Included in the contested bill is a provision that would waive a 27.4% cut in Medicare reimbursements to nearly 650,000 doctors, beginning January 18th. Just as distressing is the alert Medicare sent out to its physicians this week, informing them that claims would be on hold for the first 10 days of 2012 – which could quite possibly cause Medicare’s computer systems to crash. It nearly happened last year when claims were held for more than 20 days.
“We feel that (Medicare) came very close operationally to crashing our system back in 2010,” Medicare deputy administrator Jonathan Blum told the AP. “From a stewardship perspective, that is something we feel we can never repeat again.” The number of claims is expected to rise during the winter. (Read more of the AP story in the Washington Post.)
Threats of reimbursement cuts are not new. With no permanent solution, Congress typically puts a Band-Aid on the issue, enacting temporary stays until the next time around.
With the Senate already adjourned until January 23rd, Sen. Harry Reid (D-Nev.) had made it clear that a conference will not take place in time to spare the reimbursement cuts. The only hope, it seems, is for the House to pass the temporary measure. (A detailed breakdown over the fight can be found here.)
"Congress has again failed to fulfill its responsibilities," American Medical Association President Peter Carmel, MD, said in a statement. "It is shameful that patients and physicians are the collateral damage; the citizens of this country deserve better."
=======
◆ **WHAT THIS EXERCISE ASKS**:
- a) Repeat word for word everything in the Medicare passage from "Included in the" down to "than 20 days.".
- b) State whether each statement agrees with the Medicare passage, answering yes or no and quoting the words of the passage that decide it: (i) The Senate is adjourned until January 23rd. (ii) The number of claims is expected to fall during the winter. (iii) The reimbursement cut would affect nearly 650,000 doctors.

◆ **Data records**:
=======
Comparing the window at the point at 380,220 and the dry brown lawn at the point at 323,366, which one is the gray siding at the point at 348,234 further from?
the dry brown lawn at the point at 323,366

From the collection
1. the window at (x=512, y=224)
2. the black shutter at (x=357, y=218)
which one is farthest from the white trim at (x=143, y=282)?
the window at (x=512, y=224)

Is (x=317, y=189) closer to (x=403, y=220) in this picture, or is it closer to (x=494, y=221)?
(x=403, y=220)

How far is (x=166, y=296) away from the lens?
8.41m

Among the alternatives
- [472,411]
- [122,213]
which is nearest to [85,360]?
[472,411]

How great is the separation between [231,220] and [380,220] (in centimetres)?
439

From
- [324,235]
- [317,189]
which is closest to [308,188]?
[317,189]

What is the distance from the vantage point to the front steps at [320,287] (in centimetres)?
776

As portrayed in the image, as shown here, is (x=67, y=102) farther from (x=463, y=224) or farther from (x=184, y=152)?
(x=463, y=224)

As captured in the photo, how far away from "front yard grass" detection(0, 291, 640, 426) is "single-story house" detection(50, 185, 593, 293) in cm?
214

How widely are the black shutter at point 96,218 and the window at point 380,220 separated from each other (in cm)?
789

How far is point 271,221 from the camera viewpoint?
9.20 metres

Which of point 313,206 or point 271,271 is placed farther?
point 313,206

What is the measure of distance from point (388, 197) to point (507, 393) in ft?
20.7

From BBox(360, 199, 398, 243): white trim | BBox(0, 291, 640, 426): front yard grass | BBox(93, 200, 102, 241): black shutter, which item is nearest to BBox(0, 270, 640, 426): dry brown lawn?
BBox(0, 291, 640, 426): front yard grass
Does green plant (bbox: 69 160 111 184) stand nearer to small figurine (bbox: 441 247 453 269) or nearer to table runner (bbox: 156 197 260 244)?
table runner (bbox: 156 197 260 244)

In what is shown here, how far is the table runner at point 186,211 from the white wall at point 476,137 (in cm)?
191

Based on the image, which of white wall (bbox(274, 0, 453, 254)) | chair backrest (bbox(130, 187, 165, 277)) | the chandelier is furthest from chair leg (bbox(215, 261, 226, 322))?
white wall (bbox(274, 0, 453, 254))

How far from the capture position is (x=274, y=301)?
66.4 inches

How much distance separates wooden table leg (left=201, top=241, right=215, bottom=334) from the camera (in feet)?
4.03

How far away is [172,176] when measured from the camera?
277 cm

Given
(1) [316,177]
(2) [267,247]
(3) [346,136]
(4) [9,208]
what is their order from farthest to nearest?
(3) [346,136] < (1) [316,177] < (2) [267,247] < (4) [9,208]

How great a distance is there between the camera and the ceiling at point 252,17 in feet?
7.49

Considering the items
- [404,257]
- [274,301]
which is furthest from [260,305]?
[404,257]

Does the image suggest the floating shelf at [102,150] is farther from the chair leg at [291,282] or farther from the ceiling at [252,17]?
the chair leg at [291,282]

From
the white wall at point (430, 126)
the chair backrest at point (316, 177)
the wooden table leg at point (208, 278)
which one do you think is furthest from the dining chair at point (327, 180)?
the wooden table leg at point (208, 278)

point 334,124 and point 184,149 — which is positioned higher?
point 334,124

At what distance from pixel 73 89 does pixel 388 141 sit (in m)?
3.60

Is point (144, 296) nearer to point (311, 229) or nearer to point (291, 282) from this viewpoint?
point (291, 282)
=======
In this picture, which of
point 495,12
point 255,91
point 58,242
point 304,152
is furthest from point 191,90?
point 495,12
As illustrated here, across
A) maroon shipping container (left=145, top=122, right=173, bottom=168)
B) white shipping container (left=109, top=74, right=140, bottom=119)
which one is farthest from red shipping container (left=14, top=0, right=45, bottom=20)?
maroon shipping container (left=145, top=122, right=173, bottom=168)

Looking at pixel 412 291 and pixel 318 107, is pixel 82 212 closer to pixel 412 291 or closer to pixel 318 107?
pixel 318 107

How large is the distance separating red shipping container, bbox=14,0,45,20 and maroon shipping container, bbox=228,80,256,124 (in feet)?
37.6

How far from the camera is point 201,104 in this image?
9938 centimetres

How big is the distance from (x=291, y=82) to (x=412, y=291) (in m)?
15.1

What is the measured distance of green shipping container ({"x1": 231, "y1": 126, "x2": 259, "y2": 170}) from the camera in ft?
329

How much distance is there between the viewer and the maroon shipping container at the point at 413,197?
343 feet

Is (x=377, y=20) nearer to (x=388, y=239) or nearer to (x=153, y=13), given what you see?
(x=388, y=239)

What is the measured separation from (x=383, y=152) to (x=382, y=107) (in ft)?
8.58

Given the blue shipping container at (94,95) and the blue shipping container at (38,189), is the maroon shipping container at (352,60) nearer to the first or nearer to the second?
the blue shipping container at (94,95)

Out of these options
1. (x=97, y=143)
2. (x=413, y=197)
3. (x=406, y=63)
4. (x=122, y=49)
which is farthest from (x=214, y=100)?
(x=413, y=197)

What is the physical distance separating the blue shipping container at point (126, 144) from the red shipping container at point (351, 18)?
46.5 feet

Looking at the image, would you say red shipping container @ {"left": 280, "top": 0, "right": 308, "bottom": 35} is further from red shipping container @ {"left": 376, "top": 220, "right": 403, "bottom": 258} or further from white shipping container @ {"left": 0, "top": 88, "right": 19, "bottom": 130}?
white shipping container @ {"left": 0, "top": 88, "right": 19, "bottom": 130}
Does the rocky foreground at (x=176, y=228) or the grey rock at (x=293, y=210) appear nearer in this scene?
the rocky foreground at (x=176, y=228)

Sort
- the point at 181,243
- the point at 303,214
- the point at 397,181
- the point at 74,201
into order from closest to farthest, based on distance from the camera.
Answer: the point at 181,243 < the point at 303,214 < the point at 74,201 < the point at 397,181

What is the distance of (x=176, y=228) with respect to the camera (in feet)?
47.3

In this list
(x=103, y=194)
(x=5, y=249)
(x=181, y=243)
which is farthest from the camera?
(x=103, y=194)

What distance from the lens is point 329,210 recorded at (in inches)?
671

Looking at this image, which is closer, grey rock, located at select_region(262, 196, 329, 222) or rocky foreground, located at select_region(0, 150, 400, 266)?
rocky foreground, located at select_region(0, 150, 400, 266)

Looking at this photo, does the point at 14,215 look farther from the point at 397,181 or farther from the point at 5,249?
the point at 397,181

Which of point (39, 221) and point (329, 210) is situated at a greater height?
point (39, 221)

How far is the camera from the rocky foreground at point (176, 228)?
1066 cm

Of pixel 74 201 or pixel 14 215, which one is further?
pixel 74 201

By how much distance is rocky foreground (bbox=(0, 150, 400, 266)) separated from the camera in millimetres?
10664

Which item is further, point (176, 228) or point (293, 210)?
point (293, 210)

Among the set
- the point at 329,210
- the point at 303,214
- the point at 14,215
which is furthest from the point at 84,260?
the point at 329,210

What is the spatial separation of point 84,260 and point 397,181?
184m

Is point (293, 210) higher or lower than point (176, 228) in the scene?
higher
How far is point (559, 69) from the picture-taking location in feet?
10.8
=======
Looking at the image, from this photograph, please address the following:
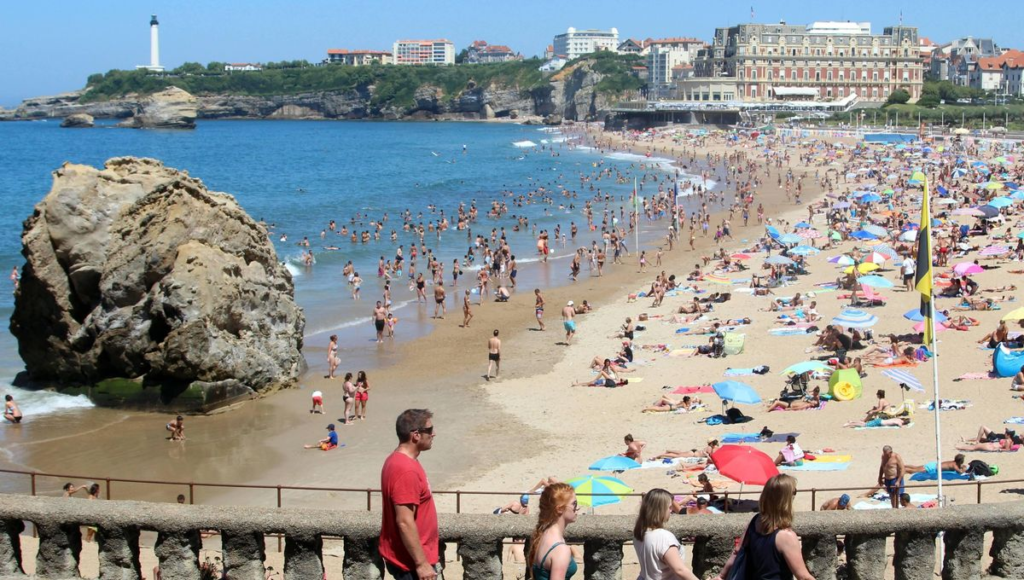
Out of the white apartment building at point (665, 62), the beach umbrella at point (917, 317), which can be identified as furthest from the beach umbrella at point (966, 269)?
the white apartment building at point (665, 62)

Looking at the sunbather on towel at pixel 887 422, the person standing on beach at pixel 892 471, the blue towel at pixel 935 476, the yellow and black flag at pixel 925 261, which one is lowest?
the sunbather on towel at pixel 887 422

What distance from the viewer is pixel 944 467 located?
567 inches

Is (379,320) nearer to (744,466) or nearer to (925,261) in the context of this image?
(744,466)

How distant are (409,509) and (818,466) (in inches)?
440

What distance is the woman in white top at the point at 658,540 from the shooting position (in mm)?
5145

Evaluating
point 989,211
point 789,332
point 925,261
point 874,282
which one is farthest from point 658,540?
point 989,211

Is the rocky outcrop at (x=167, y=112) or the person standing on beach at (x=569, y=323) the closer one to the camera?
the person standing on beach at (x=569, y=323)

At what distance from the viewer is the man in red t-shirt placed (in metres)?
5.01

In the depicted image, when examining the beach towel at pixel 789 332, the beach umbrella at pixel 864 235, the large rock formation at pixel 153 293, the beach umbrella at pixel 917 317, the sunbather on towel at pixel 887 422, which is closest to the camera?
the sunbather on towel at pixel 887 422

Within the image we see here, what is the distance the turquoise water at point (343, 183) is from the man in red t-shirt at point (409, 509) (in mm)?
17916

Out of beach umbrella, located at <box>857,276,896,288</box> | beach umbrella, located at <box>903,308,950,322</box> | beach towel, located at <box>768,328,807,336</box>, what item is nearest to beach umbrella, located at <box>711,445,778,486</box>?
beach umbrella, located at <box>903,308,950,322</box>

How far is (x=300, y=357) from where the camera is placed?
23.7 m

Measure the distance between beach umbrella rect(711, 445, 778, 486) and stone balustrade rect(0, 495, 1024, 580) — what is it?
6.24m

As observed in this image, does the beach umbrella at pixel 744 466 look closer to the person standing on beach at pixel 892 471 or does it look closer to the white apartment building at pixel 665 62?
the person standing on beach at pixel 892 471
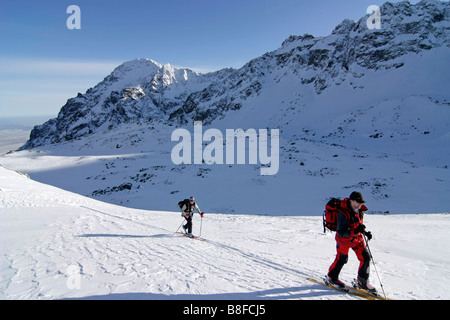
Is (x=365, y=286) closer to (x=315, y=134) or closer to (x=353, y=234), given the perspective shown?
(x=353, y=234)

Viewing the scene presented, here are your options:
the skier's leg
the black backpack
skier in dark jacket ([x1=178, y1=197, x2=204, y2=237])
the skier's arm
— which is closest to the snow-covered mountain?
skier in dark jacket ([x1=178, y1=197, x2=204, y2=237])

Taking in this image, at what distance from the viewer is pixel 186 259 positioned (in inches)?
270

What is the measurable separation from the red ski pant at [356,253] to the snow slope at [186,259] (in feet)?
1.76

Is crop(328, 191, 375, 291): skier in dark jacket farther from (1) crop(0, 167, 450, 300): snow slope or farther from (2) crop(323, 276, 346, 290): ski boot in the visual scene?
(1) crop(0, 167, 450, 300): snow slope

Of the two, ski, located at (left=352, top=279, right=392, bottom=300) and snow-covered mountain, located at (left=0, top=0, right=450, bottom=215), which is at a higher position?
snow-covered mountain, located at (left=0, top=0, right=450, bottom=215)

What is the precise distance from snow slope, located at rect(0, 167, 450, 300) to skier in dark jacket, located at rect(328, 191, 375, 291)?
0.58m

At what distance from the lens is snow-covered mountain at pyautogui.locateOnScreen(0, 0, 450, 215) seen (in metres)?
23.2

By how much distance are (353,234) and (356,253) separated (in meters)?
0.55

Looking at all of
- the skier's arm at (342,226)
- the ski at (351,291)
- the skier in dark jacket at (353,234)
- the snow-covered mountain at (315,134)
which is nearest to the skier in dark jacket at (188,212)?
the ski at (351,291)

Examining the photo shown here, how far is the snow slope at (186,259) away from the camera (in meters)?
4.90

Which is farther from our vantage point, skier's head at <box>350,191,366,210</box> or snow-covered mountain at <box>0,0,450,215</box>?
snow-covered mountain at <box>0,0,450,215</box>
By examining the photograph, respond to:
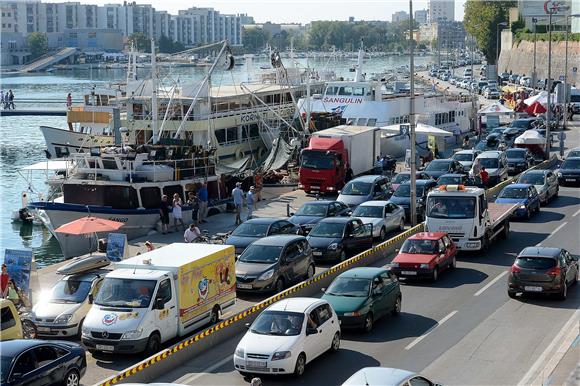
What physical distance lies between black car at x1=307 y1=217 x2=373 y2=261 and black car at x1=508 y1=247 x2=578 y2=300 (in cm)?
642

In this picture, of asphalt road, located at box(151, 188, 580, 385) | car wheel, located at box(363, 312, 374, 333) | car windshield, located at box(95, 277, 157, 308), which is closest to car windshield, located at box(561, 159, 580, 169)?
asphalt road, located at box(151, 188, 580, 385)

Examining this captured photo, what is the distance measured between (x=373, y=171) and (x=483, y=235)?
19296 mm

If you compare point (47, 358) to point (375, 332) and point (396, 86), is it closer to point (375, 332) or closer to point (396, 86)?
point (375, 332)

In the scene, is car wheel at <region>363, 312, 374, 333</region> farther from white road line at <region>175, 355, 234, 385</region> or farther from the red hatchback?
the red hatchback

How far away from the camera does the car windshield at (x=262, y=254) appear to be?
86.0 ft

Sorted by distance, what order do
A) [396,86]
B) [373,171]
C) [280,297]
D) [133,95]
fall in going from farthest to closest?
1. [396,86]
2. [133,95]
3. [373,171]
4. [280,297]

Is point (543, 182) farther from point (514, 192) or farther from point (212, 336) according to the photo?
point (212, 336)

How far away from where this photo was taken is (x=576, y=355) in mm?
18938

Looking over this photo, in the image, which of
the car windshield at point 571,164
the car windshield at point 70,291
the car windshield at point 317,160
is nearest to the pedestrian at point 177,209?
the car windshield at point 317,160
=======
◆ **ANSWERS FOR THE EXERCISE**:
- a)
Included in the contested bill is a provision that would waive a 27.4% cut in Medicare reimbursements to nearly 650,000 doctors, beginning January 18th. Just as distressing is the alert Medicare sent out to its physicians this week, informing them that claims would be on hold for the first 10 days of 2012 – which could quite possibly cause Medicare’s computer systems to crash. It nearly happened last year when claims were held for more than 20 days.

- b)
(i) Yes: "With the Senate already adjourned until January 23rd"
(ii) No: "The number of claims is expected to rise during the winter."
(iii) Yes: "a 27.4% cut in Medicare reimbursements to nearly 650,000 doctors"